> [Problem description]:
With pictures left out, set down every record word for word.

> [Given data]:
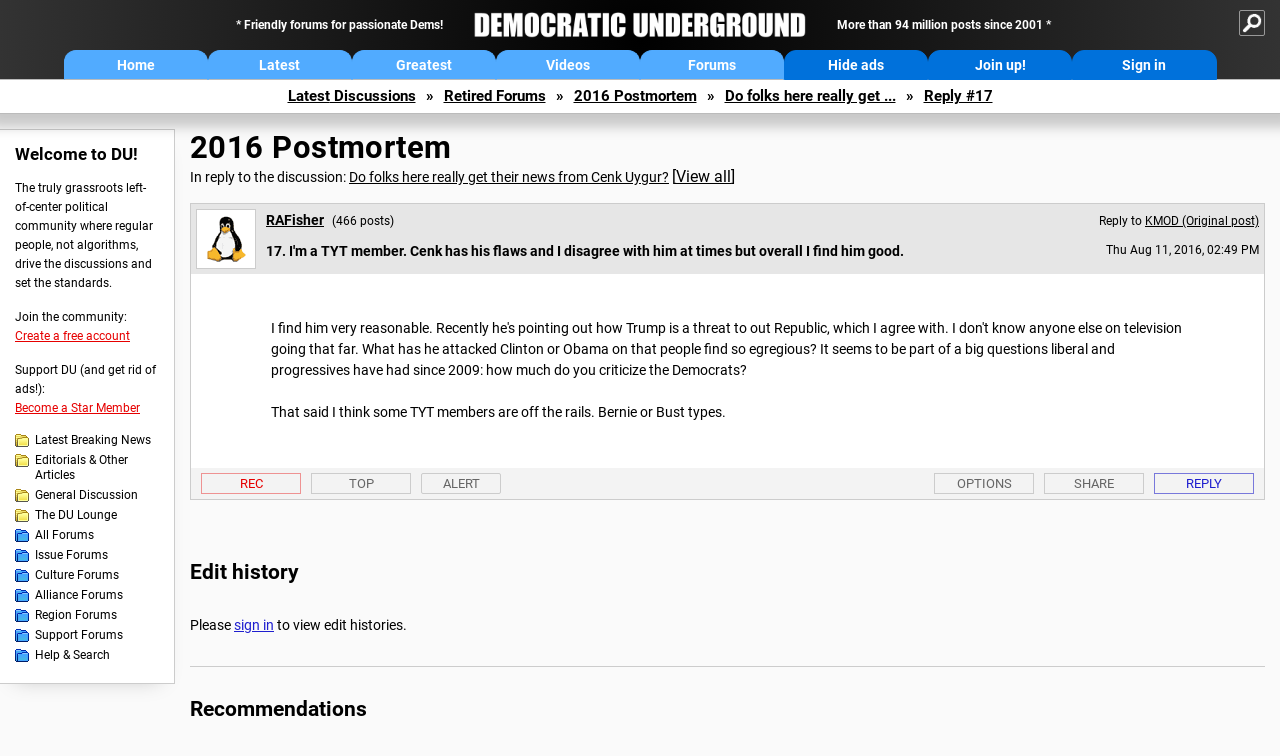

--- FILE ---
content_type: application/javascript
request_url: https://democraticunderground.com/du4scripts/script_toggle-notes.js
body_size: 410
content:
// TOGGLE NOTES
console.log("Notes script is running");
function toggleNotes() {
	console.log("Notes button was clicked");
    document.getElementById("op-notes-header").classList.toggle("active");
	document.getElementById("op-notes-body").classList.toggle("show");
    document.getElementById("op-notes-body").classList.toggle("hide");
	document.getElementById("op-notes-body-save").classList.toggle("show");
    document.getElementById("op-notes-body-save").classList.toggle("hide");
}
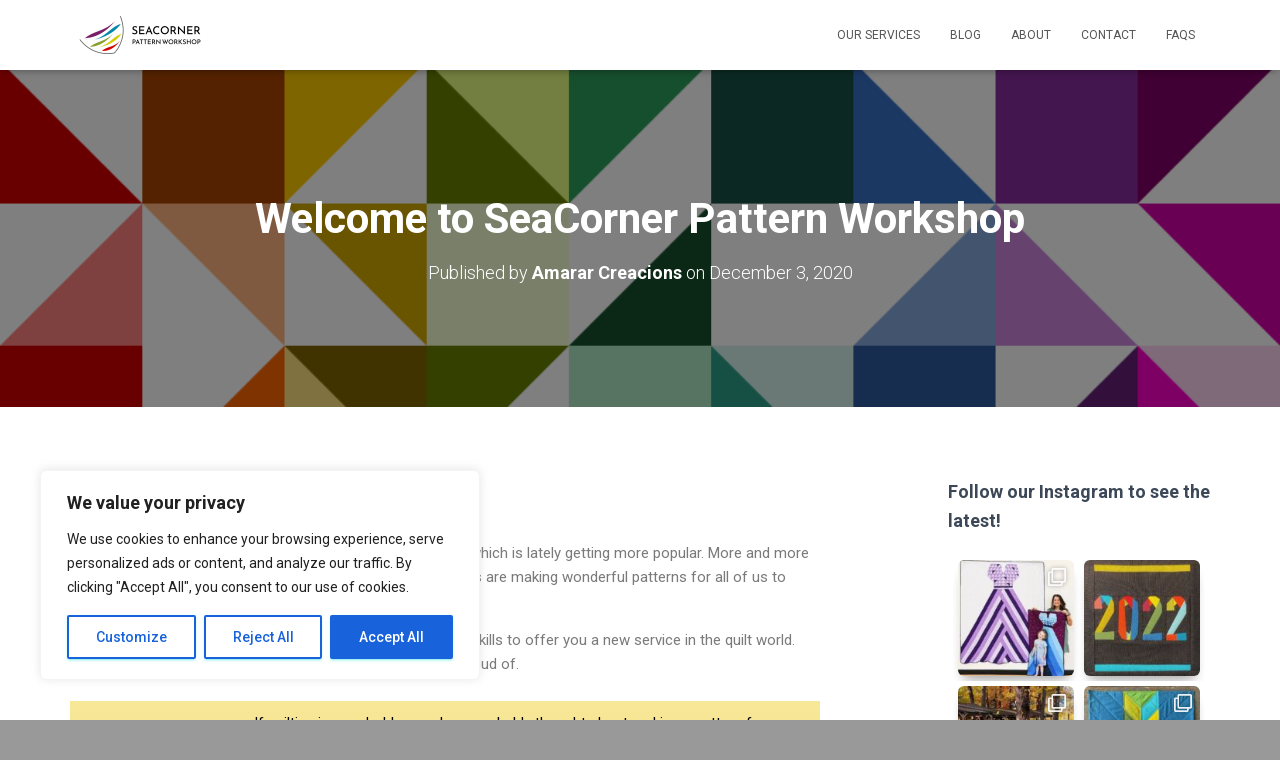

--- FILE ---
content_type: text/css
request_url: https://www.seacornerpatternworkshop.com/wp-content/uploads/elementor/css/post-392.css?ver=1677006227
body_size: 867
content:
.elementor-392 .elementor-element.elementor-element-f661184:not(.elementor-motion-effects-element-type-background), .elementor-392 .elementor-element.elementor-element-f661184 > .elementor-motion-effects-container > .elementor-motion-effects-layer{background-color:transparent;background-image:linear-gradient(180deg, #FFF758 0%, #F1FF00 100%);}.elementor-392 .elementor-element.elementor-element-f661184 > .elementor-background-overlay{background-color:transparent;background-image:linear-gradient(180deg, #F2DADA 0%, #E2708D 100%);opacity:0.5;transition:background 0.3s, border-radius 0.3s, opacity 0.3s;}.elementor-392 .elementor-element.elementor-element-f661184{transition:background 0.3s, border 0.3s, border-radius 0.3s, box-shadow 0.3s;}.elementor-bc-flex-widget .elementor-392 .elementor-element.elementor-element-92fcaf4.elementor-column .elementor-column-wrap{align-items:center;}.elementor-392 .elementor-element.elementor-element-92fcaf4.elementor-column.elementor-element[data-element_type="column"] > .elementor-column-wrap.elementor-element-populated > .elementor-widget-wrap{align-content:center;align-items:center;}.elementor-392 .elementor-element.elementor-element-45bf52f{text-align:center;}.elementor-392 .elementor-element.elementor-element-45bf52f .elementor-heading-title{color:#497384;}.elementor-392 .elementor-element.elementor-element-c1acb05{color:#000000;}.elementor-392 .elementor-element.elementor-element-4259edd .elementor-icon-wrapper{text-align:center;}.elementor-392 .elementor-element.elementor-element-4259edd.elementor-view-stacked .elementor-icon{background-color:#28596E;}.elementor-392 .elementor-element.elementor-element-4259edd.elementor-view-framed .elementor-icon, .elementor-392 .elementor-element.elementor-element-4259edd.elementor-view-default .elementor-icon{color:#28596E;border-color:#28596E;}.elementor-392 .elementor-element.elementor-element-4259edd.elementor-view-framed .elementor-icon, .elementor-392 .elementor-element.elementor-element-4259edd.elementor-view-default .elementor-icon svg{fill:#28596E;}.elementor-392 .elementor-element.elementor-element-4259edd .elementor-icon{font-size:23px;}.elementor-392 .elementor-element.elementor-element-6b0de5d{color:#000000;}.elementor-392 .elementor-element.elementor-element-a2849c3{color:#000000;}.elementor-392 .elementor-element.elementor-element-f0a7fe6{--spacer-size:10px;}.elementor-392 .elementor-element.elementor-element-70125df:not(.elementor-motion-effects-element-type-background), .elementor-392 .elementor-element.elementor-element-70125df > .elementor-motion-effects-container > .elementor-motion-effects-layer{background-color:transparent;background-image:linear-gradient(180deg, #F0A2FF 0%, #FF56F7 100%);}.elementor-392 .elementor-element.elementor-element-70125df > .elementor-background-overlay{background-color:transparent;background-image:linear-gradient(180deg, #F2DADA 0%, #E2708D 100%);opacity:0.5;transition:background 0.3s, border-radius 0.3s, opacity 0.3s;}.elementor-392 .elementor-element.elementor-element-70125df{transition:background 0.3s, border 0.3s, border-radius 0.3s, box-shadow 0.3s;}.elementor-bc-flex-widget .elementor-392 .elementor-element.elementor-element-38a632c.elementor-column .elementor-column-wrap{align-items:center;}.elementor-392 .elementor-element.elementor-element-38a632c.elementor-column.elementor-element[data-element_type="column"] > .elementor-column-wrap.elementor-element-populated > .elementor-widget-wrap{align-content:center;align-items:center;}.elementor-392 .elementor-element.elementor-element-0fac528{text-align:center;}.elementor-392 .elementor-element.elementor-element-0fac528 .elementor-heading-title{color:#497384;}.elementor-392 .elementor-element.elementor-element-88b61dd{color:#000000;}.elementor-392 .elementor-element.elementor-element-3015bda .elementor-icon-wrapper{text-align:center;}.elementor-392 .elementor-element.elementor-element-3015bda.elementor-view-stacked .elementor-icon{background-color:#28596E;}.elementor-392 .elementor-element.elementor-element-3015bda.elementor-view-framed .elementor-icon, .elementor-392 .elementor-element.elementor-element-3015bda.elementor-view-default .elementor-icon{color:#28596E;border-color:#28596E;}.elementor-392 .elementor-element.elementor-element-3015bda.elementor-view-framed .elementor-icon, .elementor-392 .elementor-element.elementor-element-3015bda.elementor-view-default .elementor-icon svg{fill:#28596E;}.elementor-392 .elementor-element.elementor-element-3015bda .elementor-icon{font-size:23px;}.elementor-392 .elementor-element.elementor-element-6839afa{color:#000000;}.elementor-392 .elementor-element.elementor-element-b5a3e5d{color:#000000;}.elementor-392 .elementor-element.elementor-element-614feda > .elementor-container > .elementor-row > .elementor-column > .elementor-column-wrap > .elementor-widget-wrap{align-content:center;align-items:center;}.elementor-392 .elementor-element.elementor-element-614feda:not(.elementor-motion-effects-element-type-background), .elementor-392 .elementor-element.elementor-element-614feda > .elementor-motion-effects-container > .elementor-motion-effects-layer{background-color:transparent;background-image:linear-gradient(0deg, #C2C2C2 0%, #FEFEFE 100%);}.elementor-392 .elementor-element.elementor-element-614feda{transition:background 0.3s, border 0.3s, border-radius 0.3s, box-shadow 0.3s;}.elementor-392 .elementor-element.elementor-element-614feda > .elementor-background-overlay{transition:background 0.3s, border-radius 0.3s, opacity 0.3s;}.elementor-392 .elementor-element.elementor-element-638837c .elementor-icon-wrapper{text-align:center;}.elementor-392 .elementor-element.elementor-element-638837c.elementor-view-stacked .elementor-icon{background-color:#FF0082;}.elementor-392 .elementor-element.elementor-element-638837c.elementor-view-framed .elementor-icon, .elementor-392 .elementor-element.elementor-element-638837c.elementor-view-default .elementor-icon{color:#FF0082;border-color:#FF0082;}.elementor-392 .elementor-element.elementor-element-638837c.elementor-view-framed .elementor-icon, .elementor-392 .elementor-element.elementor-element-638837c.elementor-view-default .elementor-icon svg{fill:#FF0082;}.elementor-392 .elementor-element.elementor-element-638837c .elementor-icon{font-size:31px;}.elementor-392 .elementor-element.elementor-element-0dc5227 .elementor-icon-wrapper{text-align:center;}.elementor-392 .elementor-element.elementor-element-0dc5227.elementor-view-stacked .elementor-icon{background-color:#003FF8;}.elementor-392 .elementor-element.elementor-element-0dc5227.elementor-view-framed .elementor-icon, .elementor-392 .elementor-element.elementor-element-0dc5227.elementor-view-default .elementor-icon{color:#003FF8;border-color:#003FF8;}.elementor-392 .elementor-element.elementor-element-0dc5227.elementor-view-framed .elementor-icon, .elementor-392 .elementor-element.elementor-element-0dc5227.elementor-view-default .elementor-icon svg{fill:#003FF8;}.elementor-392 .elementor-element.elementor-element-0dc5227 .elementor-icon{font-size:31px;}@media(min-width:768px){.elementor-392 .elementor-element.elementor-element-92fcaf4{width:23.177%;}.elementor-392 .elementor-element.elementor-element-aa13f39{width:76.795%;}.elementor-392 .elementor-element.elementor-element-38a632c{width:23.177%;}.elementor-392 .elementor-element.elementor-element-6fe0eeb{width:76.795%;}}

> [Answer space]:
--- FILE ---
content_type: application/javascript
request_url: https://democraticunderground.com/du4scripts/script_toggle-notes.js
body_size: 410
content:
// TOGGLE NOTES
console.log("Notes script is running");
function toggleNotes() {
	console.log("Notes button was clicked");
    document.getElementById("op-notes-header").classList.toggle("active");
	document.getElementById("op-notes-body").classList.toggle("show");
    document.getElementById("op-notes-body").classList.toggle("hide");
	document.getElementById("op-notes-body-save").classList.toggle("show");
    document.getElementById("op-notes-body-save").classList.toggle("hide");
}

--- FILE ---
content_type: text/css
request_url: https://www.seacornerpatternworkshop.com/wp-content/uploads/elementor/css/post-392.css?ver=1677006227
body_size: 867
content:
.elementor-392 .elementor-element.elementor-element-f661184:not(.elementor-motion-effects-element-type-background), .elementor-392 .elementor-element.elementor-element-f661184 > .elementor-motion-effects-container > .elementor-motion-effects-layer{background-color:transparent;background-image:linear-gradient(180deg, #FFF758 0%, #F1FF00 100%);}.elementor-392 .elementor-element.elementor-element-f661184 > .elementor-background-overlay{background-color:transparent;background-image:linear-gradient(180deg, #F2DADA 0%, #E2708D 100%);opacity:0.5;transition:background 0.3s, border-radius 0.3s, opacity 0.3s;}.elementor-392 .elementor-element.elementor-element-f661184{transition:background 0.3s, border 0.3s, border-radius 0.3s, box-shadow 0.3s;}.elementor-bc-flex-widget .elementor-392 .elementor-element.elementor-element-92fcaf4.elementor-column .elementor-column-wrap{align-items:center;}.elementor-392 .elementor-element.elementor-element-92fcaf4.elementor-column.elementor-element[data-element_type="column"] > .elementor-column-wrap.elementor-element-populated > .elementor-widget-wrap{align-content:center;align-items:center;}.elementor-392 .elementor-element.elementor-element-45bf52f{text-align:center;}.elementor-392 .elementor-element.elementor-element-45bf52f .elementor-heading-title{color:#497384;}.elementor-392 .elementor-element.elementor-element-c1acb05{color:#000000;}.elementor-392 .elementor-element.elementor-element-4259edd .elementor-icon-wrapper{text-align:center;}.elementor-392 .elementor-element.elementor-element-4259edd.elementor-view-stacked .elementor-icon{background-color:#28596E;}.elementor-392 .elementor-element.elementor-element-4259edd.elementor-view-framed .elementor-icon, .elementor-392 .elementor-element.elementor-element-4259edd.elementor-view-default .elementor-icon{color:#28596E;border-color:#28596E;}.elementor-392 .elementor-element.elementor-element-4259edd.elementor-view-framed .elementor-icon, .elementor-392 .elementor-element.elementor-element-4259edd.elementor-view-default .elementor-icon svg{fill:#28596E;}.elementor-392 .elementor-element.elementor-element-4259edd .elementor-icon{font-size:23px;}.elementor-392 .elementor-element.elementor-element-6b0de5d{color:#000000;}.elementor-392 .elementor-element.elementor-element-a2849c3{color:#000000;}.elementor-392 .elementor-element.elementor-element-f0a7fe6{--spacer-size:10px;}.elementor-392 .elementor-element.elementor-element-70125df:not(.elementor-motion-effects-element-type-background), .elementor-392 .elementor-element.elementor-element-70125df > .elementor-motion-effects-container > .elementor-motion-effects-layer{background-color:transparent;background-image:linear-gradient(180deg, #F0A2FF 0%, #FF56F7 100%);}.elementor-392 .elementor-element.elementor-element-70125df > .elementor-background-overlay{background-color:transparent;background-image:linear-gradient(180deg, #F2DADA 0%, #E2708D 100%);opacity:0.5;transition:background 0.3s, border-radius 0.3s, opacity 0.3s;}.elementor-392 .elementor-element.elementor-element-70125df{transition:background 0.3s, border 0.3s, border-radius 0.3s, box-shadow 0.3s;}.elementor-bc-flex-widget .elementor-392 .elementor-element.elementor-element-38a632c.elementor-column .elementor-column-wrap{align-items:center;}.elementor-392 .elementor-element.elementor-element-38a632c.elementor-column.elementor-element[data-element_type="column"] > .elementor-column-wrap.elementor-element-populated > .elementor-widget-wrap{align-content:center;align-items:center;}.elementor-392 .elementor-element.elementor-element-0fac528{text-align:center;}.elementor-392 .elementor-element.elementor-element-0fac528 .elementor-heading-title{color:#497384;}.elementor-392 .elementor-element.elementor-element-88b61dd{color:#000000;}.elementor-392 .elementor-element.elementor-element-3015bda .elementor-icon-wrapper{text-align:center;}.elementor-392 .elementor-element.elementor-element-3015bda.elementor-view-stacked .elementor-icon{background-color:#28596E;}.elementor-392 .elementor-element.elementor-element-3015bda.elementor-view-framed .elementor-icon, .elementor-392 .elementor-element.elementor-element-3015bda.elementor-view-default .elementor-icon{color:#28596E;border-color:#28596E;}.elementor-392 .elementor-element.elementor-element-3015bda.elementor-view-framed .elementor-icon, .elementor-392 .elementor-element.elementor-element-3015bda.elementor-view-default .elementor-icon svg{fill:#28596E;}.elementor-392 .elementor-element.elementor-element-3015bda .elementor-icon{font-size:23px;}.elementor-392 .elementor-element.elementor-element-6839afa{color:#000000;}.elementor-392 .elementor-element.elementor-element-b5a3e5d{color:#000000;}.elementor-392 .elementor-element.elementor-element-614feda > .elementor-container > .elementor-row > .elementor-column > .elementor-column-wrap > .elementor-widget-wrap{align-content:center;align-items:center;}.elementor-392 .elementor-element.elementor-element-614feda:not(.elementor-motion-effects-element-type-background), .elementor-392 .elementor-element.elementor-element-614feda > .elementor-motion-effects-container > .elementor-motion-effects-layer{background-color:transparent;background-image:linear-gradient(0deg, #C2C2C2 0%, #FEFEFE 100%);}.elementor-392 .elementor-element.elementor-element-614feda{transition:background 0.3s, border 0.3s, border-radius 0.3s, box-shadow 0.3s;}.elementor-392 .elementor-element.elementor-element-614feda > .elementor-background-overlay{transition:background 0.3s, border-radius 0.3s, opacity 0.3s;}.elementor-392 .elementor-element.elementor-element-638837c .elementor-icon-wrapper{text-align:center;}.elementor-392 .elementor-element.elementor-element-638837c.elementor-view-stacked .elementor-icon{background-color:#FF0082;}.elementor-392 .elementor-element.elementor-element-638837c.elementor-view-framed .elementor-icon, .elementor-392 .elementor-element.elementor-element-638837c.elementor-view-default .elementor-icon{color:#FF0082;border-color:#FF0082;}.elementor-392 .elementor-element.elementor-element-638837c.elementor-view-framed .elementor-icon, .elementor-392 .elementor-element.elementor-element-638837c.elementor-view-default .elementor-icon svg{fill:#FF0082;}.elementor-392 .elementor-element.elementor-element-638837c .elementor-icon{font-size:31px;}.elementor-392 .elementor-element.elementor-element-0dc5227 .elementor-icon-wrapper{text-align:center;}.elementor-392 .elementor-element.elementor-element-0dc5227.elementor-view-stacked .elementor-icon{background-color:#003FF8;}.elementor-392 .elementor-element.elementor-element-0dc5227.elementor-view-framed .elementor-icon, .elementor-392 .elementor-element.elementor-element-0dc5227.elementor-view-default .elementor-icon{color:#003FF8;border-color:#003FF8;}.elementor-392 .elementor-element.elementor-element-0dc5227.elementor-view-framed .elementor-icon, .elementor-392 .elementor-element.elementor-element-0dc5227.elementor-view-default .elementor-icon svg{fill:#003FF8;}.elementor-392 .elementor-element.elementor-element-0dc5227 .elementor-icon{font-size:31px;}@media(min-width:768px){.elementor-392 .elementor-element.elementor-element-92fcaf4{width:23.177%;}.elementor-392 .elementor-element.elementor-element-aa13f39{width:76.795%;}.elementor-392 .elementor-element.elementor-element-38a632c{width:23.177%;}.elementor-392 .elementor-element.elementor-element-6fe0eeb{width:76.795%;}}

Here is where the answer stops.